3.3. Which segments to clean?
The segment cleaner can be selective about which segments it attempts to clean. Cleaning a segment that consists of mostly live data won't gain us much space. So SpriteFS adopts a policy of cleaning segments that are mostly junk first (if there aren't any, the disk is probably full). This means that segments are not necessarily cleaned in the order they are generated, which slightly complicates the process of choosing segments to clean. But it also means that static data doesn't add much to the cost of cleaning, making cleaning costs close to a linear function of update costs. The effect is similar to generational garbage collection strategies in programming language runtimes, where static data is considered less and less often by the GC system.
Log-structured filesystems assume that write performance is more of a constraint than read performance. The justification for this assumption is that read performance can be improved by increasing cache sizes. For write-heavy loads on disks that aren't too full, a log-structured filesystem produces much faster performance than a traditional filesystem because it avoids seeks between block writes—this is even enough to pay for the overhead of segment cleaning and maintaining duplicate log entries. Read performance as observed by Rosenblum and Osterhout was comparable to that for a traditional filesystem. However, for very full disks (requiring frequent cleaning) or for read-heavy loads that could otherwise take advantage of locality, a traditional filesystem would give lower overhead.

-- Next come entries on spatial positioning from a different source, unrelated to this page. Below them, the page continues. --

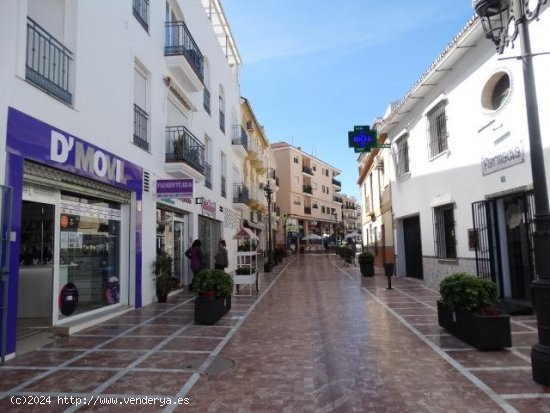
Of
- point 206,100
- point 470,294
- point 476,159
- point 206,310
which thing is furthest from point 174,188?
point 470,294

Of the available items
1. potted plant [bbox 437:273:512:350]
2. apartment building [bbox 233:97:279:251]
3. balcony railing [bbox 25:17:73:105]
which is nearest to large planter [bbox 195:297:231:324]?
potted plant [bbox 437:273:512:350]

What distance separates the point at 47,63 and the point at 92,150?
1756mm

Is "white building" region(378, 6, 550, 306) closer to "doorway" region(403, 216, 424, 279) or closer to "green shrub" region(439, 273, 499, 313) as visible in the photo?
"doorway" region(403, 216, 424, 279)

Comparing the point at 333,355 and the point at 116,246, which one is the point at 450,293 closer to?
the point at 333,355

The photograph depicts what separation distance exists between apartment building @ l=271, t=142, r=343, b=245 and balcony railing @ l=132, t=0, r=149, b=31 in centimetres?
4093

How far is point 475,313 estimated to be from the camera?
6844 millimetres

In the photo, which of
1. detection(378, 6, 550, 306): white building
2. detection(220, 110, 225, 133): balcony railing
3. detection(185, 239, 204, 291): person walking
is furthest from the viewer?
detection(220, 110, 225, 133): balcony railing

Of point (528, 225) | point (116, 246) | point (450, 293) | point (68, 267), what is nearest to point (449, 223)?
point (528, 225)

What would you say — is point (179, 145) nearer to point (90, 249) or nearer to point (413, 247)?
point (90, 249)

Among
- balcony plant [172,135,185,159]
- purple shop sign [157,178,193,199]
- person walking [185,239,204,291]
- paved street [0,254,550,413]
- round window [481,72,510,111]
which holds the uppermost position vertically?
round window [481,72,510,111]

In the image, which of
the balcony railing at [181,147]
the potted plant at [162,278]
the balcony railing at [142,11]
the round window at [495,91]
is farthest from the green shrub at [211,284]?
the round window at [495,91]

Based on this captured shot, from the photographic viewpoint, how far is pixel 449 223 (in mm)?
13891

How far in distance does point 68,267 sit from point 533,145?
7.95 meters

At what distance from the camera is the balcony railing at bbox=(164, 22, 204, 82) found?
1355cm
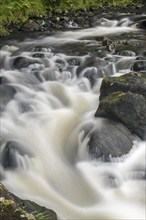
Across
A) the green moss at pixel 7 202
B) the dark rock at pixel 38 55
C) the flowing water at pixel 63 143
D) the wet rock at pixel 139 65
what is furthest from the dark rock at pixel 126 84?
the green moss at pixel 7 202

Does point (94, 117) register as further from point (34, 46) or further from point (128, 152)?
point (34, 46)

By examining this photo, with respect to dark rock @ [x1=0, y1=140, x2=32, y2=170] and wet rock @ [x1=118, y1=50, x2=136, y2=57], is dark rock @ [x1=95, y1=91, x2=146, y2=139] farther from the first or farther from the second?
wet rock @ [x1=118, y1=50, x2=136, y2=57]

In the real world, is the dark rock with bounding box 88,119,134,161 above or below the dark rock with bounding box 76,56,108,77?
below

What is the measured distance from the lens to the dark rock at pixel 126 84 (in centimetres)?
848

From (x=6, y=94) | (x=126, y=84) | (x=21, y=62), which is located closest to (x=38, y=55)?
(x=21, y=62)

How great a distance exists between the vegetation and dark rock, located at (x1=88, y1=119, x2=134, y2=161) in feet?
32.0

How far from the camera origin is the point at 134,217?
19.4ft

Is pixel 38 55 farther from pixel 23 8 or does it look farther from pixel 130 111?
pixel 23 8

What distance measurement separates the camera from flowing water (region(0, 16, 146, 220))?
20.9 feet

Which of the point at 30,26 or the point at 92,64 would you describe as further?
the point at 30,26

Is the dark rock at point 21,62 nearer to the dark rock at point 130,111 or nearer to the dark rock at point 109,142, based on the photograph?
the dark rock at point 130,111

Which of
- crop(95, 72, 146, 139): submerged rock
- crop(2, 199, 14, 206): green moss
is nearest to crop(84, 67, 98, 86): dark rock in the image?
crop(95, 72, 146, 139): submerged rock

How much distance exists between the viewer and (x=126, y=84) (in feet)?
28.2

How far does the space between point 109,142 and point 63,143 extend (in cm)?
126
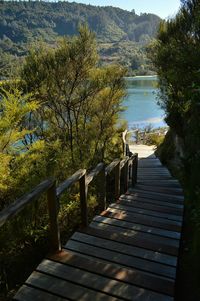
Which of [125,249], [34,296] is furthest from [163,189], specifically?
[34,296]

For media (like flash drives) that don't have to worry about moving around physical heads, the advantages of doing bulk writes largely evaporate. However, there may still be an incentive to adopt a log-structured approach here since (a) it evenly distributes writes across the medium, which can be an issue for many solid-state devices, (b) it makes it easier to pack variable-sized blocks together, and (c) it allows for the possibility of on-the-fly compression (which otherwise would produce lots of internally fragmented partial blocks). So paradoxically log-structured filesystems like JFFS are currently more likely to be found on flash drives than on hard drives.
5. Why aren't all filesystems log-structured?
Short version: Journaling is good enough for most purposes while maintaining backward compatibility: throw away the journal and you still have a familiar filesystem. E.g. Linux ext2 -> ext3 transition.